* start ITEMS *

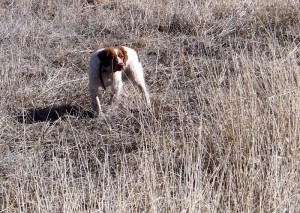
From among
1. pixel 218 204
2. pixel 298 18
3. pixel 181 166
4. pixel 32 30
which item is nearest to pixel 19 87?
pixel 32 30

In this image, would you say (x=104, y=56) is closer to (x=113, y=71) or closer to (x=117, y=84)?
(x=113, y=71)

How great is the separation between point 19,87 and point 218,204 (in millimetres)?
2990

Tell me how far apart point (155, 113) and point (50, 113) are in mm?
962

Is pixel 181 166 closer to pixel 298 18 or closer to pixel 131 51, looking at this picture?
pixel 131 51

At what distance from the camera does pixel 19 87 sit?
5.27 meters

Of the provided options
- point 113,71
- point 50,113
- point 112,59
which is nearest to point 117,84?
point 113,71

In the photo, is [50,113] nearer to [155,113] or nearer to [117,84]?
[117,84]

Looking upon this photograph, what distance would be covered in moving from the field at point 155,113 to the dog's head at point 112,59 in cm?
36

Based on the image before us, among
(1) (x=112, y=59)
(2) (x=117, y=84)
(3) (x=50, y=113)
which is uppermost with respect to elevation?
(1) (x=112, y=59)

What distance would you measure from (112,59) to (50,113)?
767 mm

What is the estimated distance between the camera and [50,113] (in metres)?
4.86

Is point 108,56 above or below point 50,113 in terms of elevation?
above

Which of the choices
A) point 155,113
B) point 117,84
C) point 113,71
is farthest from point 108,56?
point 155,113

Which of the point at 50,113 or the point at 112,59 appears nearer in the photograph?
the point at 112,59
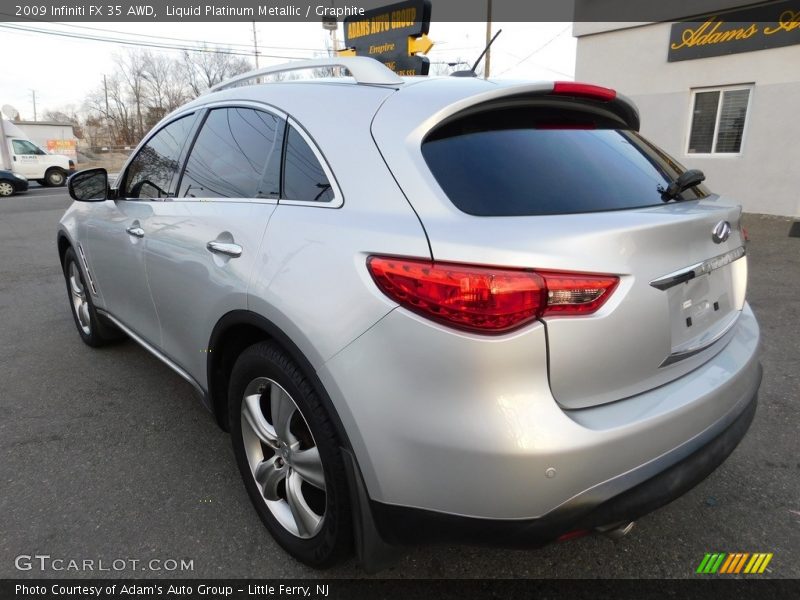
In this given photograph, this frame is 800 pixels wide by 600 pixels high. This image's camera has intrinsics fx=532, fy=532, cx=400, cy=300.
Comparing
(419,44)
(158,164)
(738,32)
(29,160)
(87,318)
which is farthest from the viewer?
(29,160)

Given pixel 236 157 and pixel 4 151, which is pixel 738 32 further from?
pixel 4 151

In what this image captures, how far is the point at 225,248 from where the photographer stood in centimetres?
207

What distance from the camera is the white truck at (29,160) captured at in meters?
21.7

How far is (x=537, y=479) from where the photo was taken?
4.48 feet

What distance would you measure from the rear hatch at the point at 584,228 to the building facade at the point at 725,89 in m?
10.4

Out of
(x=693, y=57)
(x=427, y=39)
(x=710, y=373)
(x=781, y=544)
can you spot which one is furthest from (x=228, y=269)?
(x=693, y=57)

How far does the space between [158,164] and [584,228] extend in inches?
98.4

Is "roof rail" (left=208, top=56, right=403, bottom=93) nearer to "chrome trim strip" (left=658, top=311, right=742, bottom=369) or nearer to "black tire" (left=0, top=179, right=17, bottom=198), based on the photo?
"chrome trim strip" (left=658, top=311, right=742, bottom=369)

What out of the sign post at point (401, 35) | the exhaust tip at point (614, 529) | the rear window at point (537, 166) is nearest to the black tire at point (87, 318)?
the rear window at point (537, 166)

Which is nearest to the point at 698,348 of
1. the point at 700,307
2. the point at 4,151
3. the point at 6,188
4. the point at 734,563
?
the point at 700,307

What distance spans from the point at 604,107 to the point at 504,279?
1185mm

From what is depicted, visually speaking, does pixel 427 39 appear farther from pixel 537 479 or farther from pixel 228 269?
pixel 537 479

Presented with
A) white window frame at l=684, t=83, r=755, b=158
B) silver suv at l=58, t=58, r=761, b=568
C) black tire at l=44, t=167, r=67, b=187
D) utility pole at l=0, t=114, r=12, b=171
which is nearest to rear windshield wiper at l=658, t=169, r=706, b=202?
silver suv at l=58, t=58, r=761, b=568

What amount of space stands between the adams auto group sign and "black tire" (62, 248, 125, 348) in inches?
466
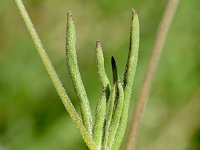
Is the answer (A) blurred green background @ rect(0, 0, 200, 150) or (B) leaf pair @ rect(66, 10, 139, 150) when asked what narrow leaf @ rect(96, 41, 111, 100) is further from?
(A) blurred green background @ rect(0, 0, 200, 150)

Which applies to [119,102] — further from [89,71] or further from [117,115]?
[89,71]

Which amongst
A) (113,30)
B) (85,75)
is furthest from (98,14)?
(85,75)

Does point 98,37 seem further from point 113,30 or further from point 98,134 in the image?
point 98,134

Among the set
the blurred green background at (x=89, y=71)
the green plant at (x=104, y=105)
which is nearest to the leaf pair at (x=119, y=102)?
the green plant at (x=104, y=105)

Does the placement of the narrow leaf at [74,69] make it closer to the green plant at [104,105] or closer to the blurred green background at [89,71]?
the green plant at [104,105]

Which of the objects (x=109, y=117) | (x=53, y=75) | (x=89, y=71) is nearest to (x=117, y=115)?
(x=109, y=117)

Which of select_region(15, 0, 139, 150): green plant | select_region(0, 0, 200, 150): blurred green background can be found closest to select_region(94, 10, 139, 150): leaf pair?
select_region(15, 0, 139, 150): green plant
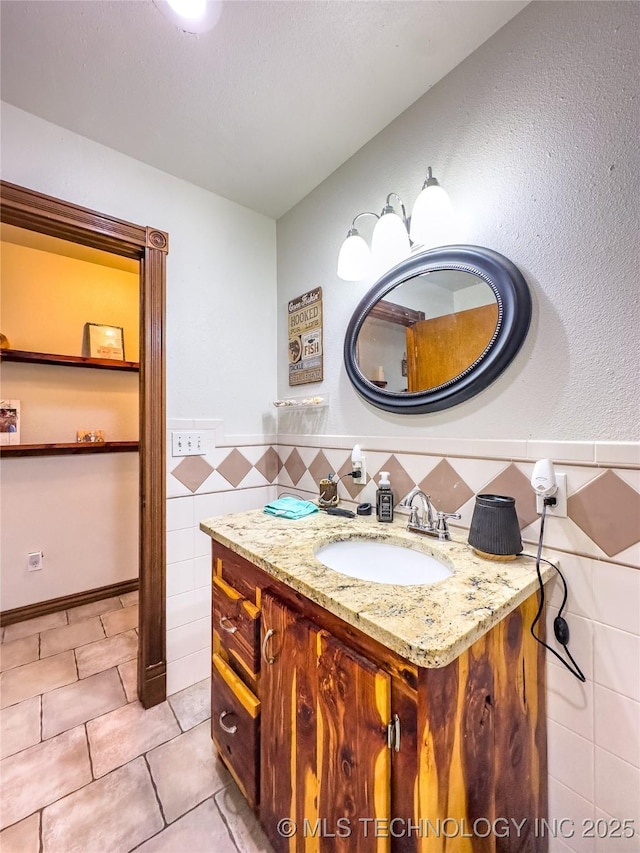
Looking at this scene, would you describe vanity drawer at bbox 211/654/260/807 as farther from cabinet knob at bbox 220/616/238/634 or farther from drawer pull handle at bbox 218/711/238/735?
cabinet knob at bbox 220/616/238/634

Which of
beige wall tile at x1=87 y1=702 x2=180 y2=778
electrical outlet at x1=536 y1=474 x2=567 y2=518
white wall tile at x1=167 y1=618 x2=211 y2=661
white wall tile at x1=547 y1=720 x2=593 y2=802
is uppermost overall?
electrical outlet at x1=536 y1=474 x2=567 y2=518

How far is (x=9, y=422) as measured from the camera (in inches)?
83.4

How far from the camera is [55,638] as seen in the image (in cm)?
192

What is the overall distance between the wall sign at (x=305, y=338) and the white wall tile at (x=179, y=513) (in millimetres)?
807

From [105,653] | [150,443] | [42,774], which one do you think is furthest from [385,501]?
[105,653]

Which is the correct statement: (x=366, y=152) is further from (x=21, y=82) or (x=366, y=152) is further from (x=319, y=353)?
(x=21, y=82)

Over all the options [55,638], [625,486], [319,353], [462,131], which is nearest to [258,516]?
[319,353]

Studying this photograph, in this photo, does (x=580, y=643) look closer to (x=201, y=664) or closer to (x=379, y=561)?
(x=379, y=561)

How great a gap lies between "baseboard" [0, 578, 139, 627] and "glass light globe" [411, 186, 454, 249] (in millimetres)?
2852

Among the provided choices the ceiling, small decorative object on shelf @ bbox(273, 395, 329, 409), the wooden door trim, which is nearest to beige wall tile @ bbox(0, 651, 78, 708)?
the wooden door trim

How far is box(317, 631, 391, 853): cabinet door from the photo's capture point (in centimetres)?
60

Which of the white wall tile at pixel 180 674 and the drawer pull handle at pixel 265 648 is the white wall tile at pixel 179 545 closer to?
the white wall tile at pixel 180 674

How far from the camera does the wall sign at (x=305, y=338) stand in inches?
64.5

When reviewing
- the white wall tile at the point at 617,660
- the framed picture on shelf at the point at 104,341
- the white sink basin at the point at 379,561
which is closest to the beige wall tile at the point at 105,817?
the white sink basin at the point at 379,561
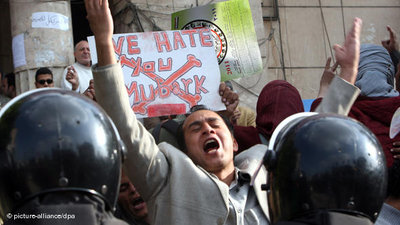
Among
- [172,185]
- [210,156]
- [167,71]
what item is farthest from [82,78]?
[172,185]

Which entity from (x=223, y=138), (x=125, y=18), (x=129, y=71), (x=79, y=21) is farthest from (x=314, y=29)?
(x=223, y=138)

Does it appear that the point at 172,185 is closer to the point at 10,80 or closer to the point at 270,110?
the point at 270,110

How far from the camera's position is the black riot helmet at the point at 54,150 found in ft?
6.57

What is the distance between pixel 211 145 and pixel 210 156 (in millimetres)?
128

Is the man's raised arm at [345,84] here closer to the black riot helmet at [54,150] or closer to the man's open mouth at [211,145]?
the man's open mouth at [211,145]

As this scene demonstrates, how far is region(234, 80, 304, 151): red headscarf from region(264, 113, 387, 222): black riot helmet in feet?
5.80

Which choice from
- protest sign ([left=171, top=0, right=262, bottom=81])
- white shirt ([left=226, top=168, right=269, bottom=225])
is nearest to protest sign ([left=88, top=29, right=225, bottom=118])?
protest sign ([left=171, top=0, right=262, bottom=81])

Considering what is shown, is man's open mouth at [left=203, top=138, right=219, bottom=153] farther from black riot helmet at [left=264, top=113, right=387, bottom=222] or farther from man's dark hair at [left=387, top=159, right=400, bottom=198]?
black riot helmet at [left=264, top=113, right=387, bottom=222]

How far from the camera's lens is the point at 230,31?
564 cm

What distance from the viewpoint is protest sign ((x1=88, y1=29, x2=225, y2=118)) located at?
477 centimetres

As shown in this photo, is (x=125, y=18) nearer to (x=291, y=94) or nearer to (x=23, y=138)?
(x=291, y=94)

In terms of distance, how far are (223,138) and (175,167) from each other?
517 mm

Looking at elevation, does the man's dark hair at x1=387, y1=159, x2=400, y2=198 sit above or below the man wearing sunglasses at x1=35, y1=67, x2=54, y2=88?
below

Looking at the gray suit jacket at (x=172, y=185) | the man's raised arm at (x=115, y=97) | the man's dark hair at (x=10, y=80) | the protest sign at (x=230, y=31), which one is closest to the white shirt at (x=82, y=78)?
the protest sign at (x=230, y=31)
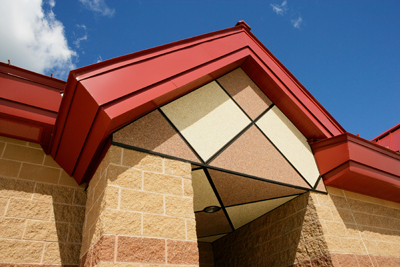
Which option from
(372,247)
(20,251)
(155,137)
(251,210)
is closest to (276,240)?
(251,210)

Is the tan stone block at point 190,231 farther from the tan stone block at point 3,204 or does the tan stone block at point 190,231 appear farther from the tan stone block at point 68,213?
the tan stone block at point 3,204

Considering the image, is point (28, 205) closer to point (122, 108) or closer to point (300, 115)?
point (122, 108)

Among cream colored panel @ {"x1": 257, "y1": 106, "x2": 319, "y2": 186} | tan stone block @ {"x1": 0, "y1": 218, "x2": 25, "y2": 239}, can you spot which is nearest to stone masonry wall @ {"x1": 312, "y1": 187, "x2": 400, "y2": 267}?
cream colored panel @ {"x1": 257, "y1": 106, "x2": 319, "y2": 186}

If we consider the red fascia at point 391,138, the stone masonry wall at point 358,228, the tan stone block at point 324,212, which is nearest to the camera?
the stone masonry wall at point 358,228

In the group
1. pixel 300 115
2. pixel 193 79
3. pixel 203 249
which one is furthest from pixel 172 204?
pixel 203 249

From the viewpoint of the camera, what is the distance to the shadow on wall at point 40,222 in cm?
274

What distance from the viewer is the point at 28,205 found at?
296 centimetres

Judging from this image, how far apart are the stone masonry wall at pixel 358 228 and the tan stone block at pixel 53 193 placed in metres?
3.03

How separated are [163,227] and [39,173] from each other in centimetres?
161

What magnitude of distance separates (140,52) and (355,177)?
322cm

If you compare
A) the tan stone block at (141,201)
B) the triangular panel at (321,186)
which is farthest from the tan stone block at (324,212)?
the tan stone block at (141,201)

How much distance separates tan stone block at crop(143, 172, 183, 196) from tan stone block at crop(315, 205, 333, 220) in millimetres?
1983

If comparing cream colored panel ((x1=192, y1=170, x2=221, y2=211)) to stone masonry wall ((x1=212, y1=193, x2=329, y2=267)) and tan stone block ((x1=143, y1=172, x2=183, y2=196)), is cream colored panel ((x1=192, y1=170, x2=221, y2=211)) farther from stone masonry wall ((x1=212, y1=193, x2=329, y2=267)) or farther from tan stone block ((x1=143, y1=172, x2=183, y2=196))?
stone masonry wall ((x1=212, y1=193, x2=329, y2=267))

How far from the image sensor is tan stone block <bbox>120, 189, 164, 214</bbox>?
253 cm
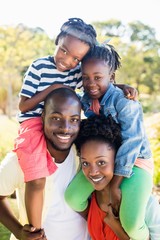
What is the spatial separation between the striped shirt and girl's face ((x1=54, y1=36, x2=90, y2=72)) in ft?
0.15

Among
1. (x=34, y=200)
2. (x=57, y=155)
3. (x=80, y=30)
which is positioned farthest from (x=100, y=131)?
(x=80, y=30)

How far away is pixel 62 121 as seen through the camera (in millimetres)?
2064

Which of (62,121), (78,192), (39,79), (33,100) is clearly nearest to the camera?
(62,121)

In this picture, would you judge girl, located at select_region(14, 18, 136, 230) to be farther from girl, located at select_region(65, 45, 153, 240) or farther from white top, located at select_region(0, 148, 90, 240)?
girl, located at select_region(65, 45, 153, 240)

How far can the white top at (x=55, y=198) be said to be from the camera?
6.88 ft

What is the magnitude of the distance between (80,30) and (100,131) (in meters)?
0.72

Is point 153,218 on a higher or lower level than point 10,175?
lower

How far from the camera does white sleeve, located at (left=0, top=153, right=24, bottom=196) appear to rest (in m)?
2.07

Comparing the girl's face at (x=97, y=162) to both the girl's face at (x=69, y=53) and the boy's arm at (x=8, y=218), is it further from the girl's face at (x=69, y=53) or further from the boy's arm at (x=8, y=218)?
the girl's face at (x=69, y=53)

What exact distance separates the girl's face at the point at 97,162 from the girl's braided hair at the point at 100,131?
3 cm

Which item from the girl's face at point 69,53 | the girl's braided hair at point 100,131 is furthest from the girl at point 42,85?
the girl's braided hair at point 100,131

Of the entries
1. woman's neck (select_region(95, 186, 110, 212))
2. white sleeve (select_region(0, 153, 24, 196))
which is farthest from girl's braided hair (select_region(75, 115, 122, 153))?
white sleeve (select_region(0, 153, 24, 196))

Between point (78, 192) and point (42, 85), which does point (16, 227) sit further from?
point (42, 85)

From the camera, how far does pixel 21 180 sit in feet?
6.93
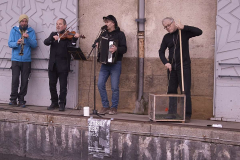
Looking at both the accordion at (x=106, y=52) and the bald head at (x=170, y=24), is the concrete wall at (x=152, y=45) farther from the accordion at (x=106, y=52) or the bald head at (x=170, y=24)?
the bald head at (x=170, y=24)

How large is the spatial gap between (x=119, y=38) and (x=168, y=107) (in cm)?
192

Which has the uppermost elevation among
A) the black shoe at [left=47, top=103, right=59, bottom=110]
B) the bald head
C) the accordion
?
the bald head

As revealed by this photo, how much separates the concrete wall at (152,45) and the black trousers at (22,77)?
45.4 inches

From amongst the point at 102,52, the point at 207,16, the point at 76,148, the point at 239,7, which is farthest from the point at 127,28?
the point at 76,148

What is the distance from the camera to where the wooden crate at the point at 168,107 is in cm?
586

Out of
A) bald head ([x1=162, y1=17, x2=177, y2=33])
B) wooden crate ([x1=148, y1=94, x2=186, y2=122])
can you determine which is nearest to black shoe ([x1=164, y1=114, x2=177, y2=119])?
wooden crate ([x1=148, y1=94, x2=186, y2=122])

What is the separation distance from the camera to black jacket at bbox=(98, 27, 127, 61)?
706 cm

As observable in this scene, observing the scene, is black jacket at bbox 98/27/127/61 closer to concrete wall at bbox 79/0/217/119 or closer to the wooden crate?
concrete wall at bbox 79/0/217/119

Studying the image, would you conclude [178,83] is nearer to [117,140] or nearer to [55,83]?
[117,140]

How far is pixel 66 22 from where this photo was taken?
26.7 feet

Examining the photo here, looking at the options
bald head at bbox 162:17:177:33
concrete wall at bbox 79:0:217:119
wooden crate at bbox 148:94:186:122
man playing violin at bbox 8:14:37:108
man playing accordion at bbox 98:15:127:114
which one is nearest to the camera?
wooden crate at bbox 148:94:186:122

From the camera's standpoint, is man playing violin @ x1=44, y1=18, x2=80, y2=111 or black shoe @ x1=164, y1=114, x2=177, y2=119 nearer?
black shoe @ x1=164, y1=114, x2=177, y2=119

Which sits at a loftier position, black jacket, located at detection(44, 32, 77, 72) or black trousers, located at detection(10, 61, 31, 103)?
black jacket, located at detection(44, 32, 77, 72)

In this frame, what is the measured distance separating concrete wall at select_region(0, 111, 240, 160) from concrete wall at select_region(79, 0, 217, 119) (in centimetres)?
Result: 152
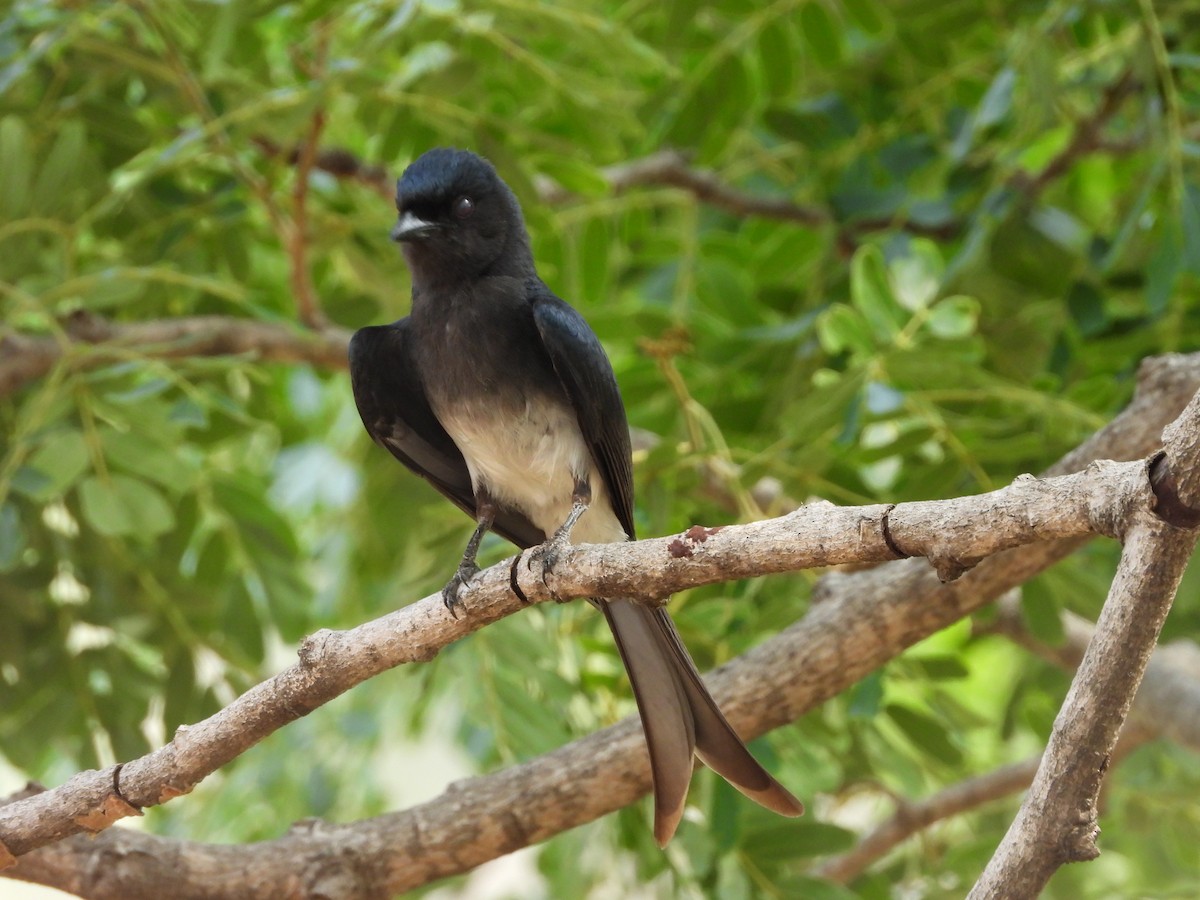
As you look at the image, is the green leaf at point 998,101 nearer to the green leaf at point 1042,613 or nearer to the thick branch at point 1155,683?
the green leaf at point 1042,613

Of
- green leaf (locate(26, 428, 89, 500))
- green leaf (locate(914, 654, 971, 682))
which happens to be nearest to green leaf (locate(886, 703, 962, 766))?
green leaf (locate(914, 654, 971, 682))

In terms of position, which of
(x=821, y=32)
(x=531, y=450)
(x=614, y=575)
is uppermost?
(x=821, y=32)

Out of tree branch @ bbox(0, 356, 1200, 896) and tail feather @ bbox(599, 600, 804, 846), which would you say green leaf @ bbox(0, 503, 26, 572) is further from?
tail feather @ bbox(599, 600, 804, 846)

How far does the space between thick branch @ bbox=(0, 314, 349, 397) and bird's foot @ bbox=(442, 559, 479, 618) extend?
1.08m

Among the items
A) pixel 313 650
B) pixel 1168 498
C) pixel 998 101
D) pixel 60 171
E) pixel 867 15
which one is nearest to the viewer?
pixel 1168 498

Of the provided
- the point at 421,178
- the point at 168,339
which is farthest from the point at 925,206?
the point at 168,339

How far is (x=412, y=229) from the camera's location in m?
3.73

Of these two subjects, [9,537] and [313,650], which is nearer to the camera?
[313,650]

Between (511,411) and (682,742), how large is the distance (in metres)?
1.00

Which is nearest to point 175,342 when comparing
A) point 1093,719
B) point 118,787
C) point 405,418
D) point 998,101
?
point 405,418

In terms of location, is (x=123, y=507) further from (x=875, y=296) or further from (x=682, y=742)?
(x=875, y=296)

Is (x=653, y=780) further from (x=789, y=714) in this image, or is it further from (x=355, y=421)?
(x=355, y=421)

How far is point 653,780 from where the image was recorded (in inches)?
132

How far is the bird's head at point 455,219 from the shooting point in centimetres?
382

* end ITEMS *

* [PROMPT] Reproduce word for word the part of the data starting at the line containing "How far is (x=412, y=229)" and ending at the final line of the data, both included.

* [THE RESULT]
How far is (x=412, y=229) from the camera's location in m?
3.73

Of these two subjects, [9,537] and [313,650], which is nearer to the camera?
[313,650]

Between (511,411) and (682,742), how large is the distance (in metres)?
1.00

Which is nearest to point 175,342 when comparing
A) point 1093,719
B) point 118,787
C) point 405,418
D) point 998,101
?
point 405,418

In terms of location, is (x=123, y=507) further from (x=875, y=296) or further from (x=682, y=742)?
(x=875, y=296)

Is (x=653, y=780) further from (x=789, y=714) in this image, or is it further from (x=355, y=421)?
(x=355, y=421)

How far is point 653,780 from where the image was recorded (in inches)?
132

How far is the bird's head at point 455,219 from the shooting point in centimetres?
382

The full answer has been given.